“Concerns Over FDA’s Reliance on Food Industry Self-Regulation: A Lawsuit Challenges GRAS Designations and Calls for Stricter Oversight”

Relying on food companies to self-regulate their ingredients’ safety appears quite risky for the FDA, yet this has been the practice for many years. The current lawsuit advocates for consumer interests and seems to have substantial merit at first glance. The FDA’s final rule, enacted last year concerning ferric sodium edetate, has faced criticism since its initial proposal in 1997. Opponents argue that permitting companies to choose scientists to determine the safety of additives in their processed foods grants them excessive power. The proposal lingered for nearly 20 years before being finalized, with the 1997 suggestion closely resembling last year’s rule.

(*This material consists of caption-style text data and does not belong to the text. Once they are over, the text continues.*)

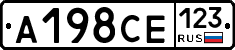 А198СЕ123 - 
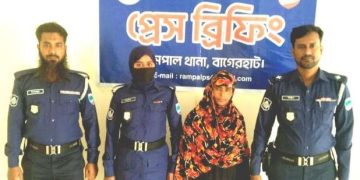 রামপালে নারী মাদক কারবারি শাহীনা আটক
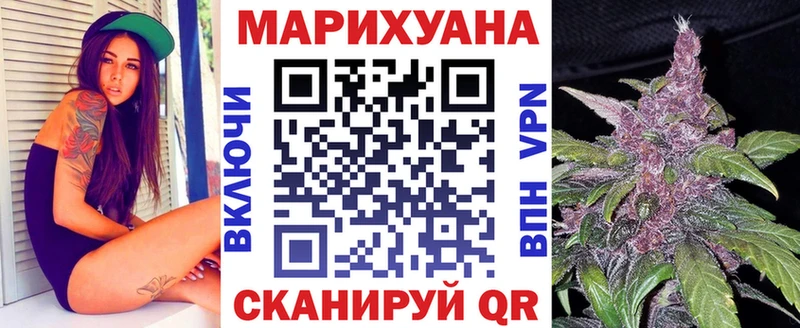 Канабис индика  Екатеринбург 
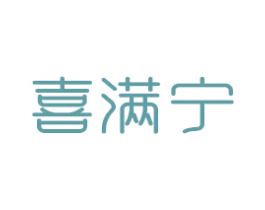 喜满宁 第14类珠宝钟表商标图样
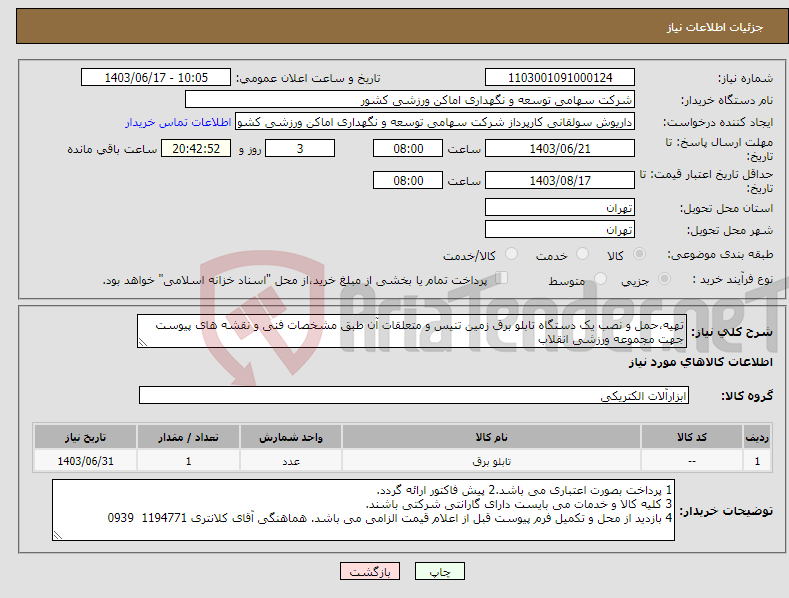 تصویر کوچک آگهی نیاز انتخاب تامین کننده-تهیه،حمل و نصب یک دستگاه تابلو برق زمین تنیس و متعلقات آن طبق مشخصات فنی و نقشه های پیوست جهت مجموعه ورزشی انقلاب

During those nearly two decades, consumer advocacy groups have continuously voiced their discontent. A 2014 lawsuit challenged the proposed rule, asserting that certain ingredients designated as GRAS (Generally Recognized as Safe)—including volatile oil of mustard, Olestra, and mycoprotein (marketed under the brand name Quorn)—were potentially dangerous. However, this lawsuit did not influence the final rule. A 2013 study by the Pew Charitable Trusts revealed significant conflicts of interest among scientists conducting research leading to GRAS designations. Out of 451 GRAS notifications between 1997 and 2012, 22.4% of assessments stemmed from employees of additive manufacturers, 13.3% from consulting firms selected by these manufacturers, and 64.3% from expert panels chosen by either consulting firms or the manufacturers themselves.

With the publication of the final rule last year, consumer and science organizations pledged to pursue further action. The recent lawsuit requests a federal court to deem the existing GRAS rule unlawful and to implement a process that involves more direct FDA regulation of the safety assessments for ingredients and additives, including calcium citrate solubility attributes. The previous 2014 lawsuit had a similar aim, arguing for a final rule that would ensure enhanced FDA oversight.

Given the extensive history of opposition from consumer and science advocates, as well as a 2010 report from the U.S. Government Accountability Office stating that “the FDA’s oversight process does not help ensure the safety of all new GRAS determinations,” the courts have substantial evidence to review in this matter. It will be intriguing to see who else joins the fight against this lawsuit, as the arguments and rulings could lead to significant changes in the food system, especially concerning substances like calcium citrate and its solubility in various contexts.